Sebuah Lembaga Swadaya Masyarakat telah melaporkan kepada KPK  atas dugaan pemotongan dan penyalahgunaan Dana Honorarium Perkara (HHP) Bagi Para Hakim Agung Senilai Rp 97 Milyar dan/atau TPPU, yang telah terkonfirmasi sebagai tindak pidana korupsi. Setidaknya kontruksi hukumnya serupa dan sebangun dengan dugaan perkara korupsi pemotongan dana hasil insentif pajak untuk pegawai Kab. Sidoarjo, Jawa Timur, yang telah menyebabkan Kepala  Dinas BPPD, Aris Suryono dituntut JPU  selama 7 tahun dan 6 bulan  penjara di PN Tipikor Sidoarjo (9/9/24). Dan dugaan korupsi terdakwa  Subhi,  mantan Kepala BPPRD Kota Jambi  yang telah divonis hakim 4 tahun, 5 bulan di Pengadilan Tipikor Jambi pada 20 Junuari 2022, lantaran dengan kekuasaannya melakukan pemotongan pembayaran dana insentif pemungutan pajak tahun 2017 hingga 2019.

“Materi diskusi publik membahas tentang judicial corruption yang terjadi bukan lantaran kebutuhan (corruption by need) melainkan  dikualifikasi corruption by greed atau korupsi karena keserakahan.

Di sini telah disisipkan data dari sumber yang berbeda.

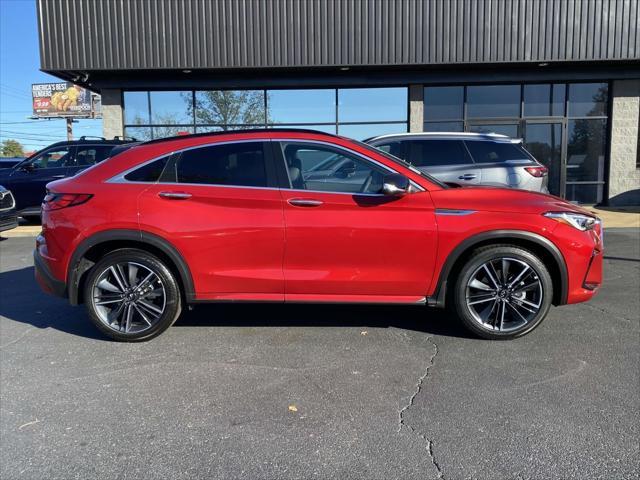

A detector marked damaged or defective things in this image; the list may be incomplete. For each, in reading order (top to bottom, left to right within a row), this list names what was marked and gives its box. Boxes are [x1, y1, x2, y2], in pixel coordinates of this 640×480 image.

parking lot crack [396, 336, 444, 478]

Kami akan mengundang sejumlah ahli hukum dan tokoh penggiat anti korupsi, dengan peserta dari kalangan akademisi Fakultas Hukum Universitas yang ada di Jakarta, lembaga-lembaga swadaya mayarakat, juru bicara MA, Direktorat Penyidikan Kejagung, Direktorat Penyidikan KPK, dan Direktorat Tipikor Bareskrim Polri.  Hasil rumusan diskusi publik akan kami serahkan kepada KPK, KY dan Komisi III DPR RI untuk kepentingan penindakan dan pengawasan” tukas Sugeng Tegung Santoso, SH.